A Bellydancing Gig At The The Bennington Museum

Kat and some of the clothes I’ll be wearing for our Bellydancing performance in August.

My friend Kitty, who introduced me to Bellydancing, is known as Kat in our class.  Her name changes as our clothes, and probably a bit of our personalities do too when we dance.

I see this more and more as I get to know the people I dance with every week.

I was shocked the first time I saw my teacher Julz outside of class.  She was covered head to foot,  hidden really, in her clothes.  Navy baseball cap, sunglasses, black t-shirt, black jeans, and sneakers.

I know I must have looked her up and down, unbelieving that this was the same woman who taught us dressed in a chole, Capri leggings, and a coin sash.

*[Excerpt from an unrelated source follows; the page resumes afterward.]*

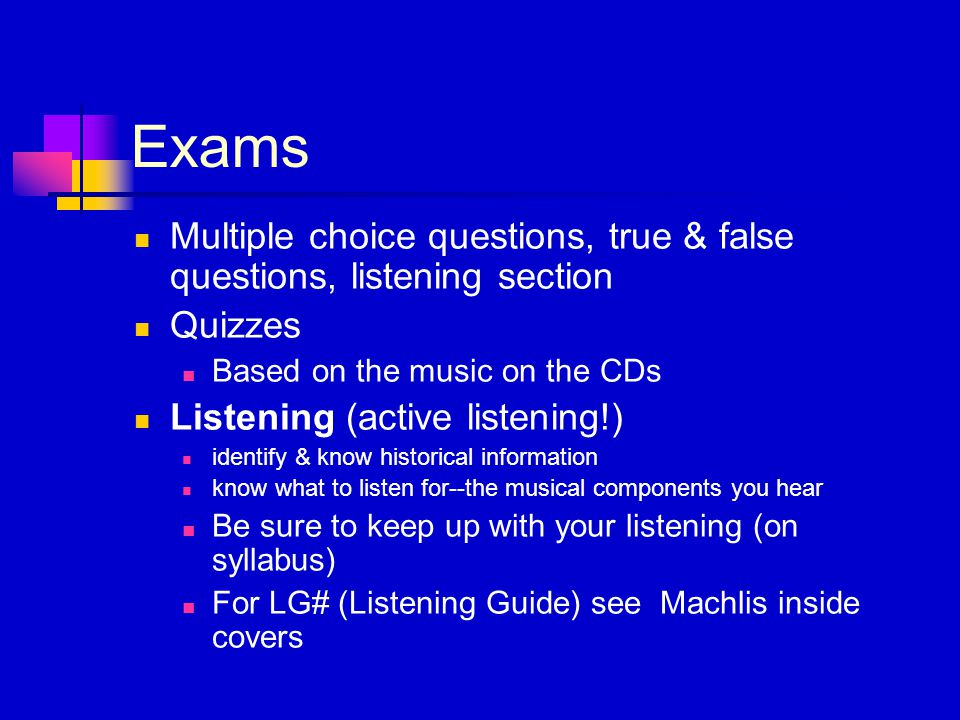 Exams Multiple choice questions, true & false questions, listening section Quizzes Based on the music on the CDs Listening (active listening!) identify & know historical information know what to listen for--the musical components you hear Be sure to keep up with your listening (on syllabus) For LG# (Listening Guide) see Machlis inside covers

I’m only beginning to understand that both the dance and the clothes are transformative.

When I first started bellydancing five years ago I was terrified to show my stomach.  I didn’t think I deserved to own one of those beautiful full skirts.  Now I love the way I look in my cholie and skirt. It makes me feel special, like I’m saying “Look at me,  I’m worth seeing.”

Bellydancing has taught me to move my body in ways I didn’t know were possible. I learned how to walk, stand and hold my body with confidence and an attitude that I can feel down to my very center.

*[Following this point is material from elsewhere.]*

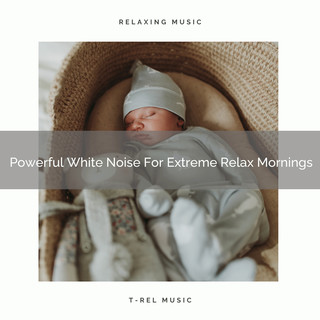 Powerful White Noise For Extreme Relax Mornings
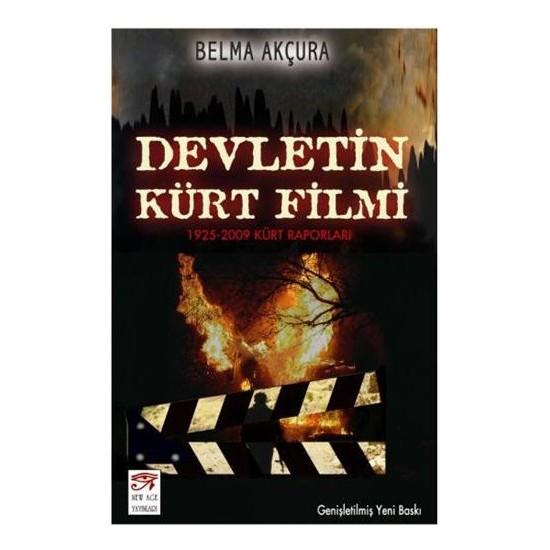 Devletin Kürt Filmi / 1925 - 2009 Kürt Raporları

Jon says that when I Bellydance it’s who I really am.  I still struggle with that idea, but I think he’s right. I can feel something happening when I dance, and as I learn.  As if a part of my self is being excavated, dug up, dusted off and brought into the light.

It’s a slow process and I started late in life, but I’m planning on taking it as far as I can go.

Yesterday on our way to see a play at the Old Castle Theater in Bennington Vermont Jon and I stopped at our friend Kitty and Charlie’s house for tea.  (We saw the play “Souvenir” about Florence Forster Jenkins, and it was terrific.  We both cried at the end).

I brought my bellydancing skirt and cholie with me because Kat had some pantaloons and scarves that she thought I might be able to use.

Two weeks ago we found out that our Bellydancing toupe was asked to perform at the Bennington Museum on August 25th.  They are celebrating 25 years of their North Bennington Outdoor Sculpture Show and we’re going to be a part of it.

Last week Julz, put together a playlist of the eight songs we’ll be dancing to.  We’ll do two 15-minute sets. So now I’m listening to those songs over and over again to get to know them.  I’m also practicing dancing and Zilling to them.

It will be the first time we’ve performed in years and the first time I’ll be performing in front of an audience that is there specifically to see us.  I’m both excited and nervous.

Kat is one of the founding members of The Bennington Beledi Bellydancers.  She no longer dances but comes to the workout part of our weekly class.  And she has a wonderful collection of Bellydance outfits.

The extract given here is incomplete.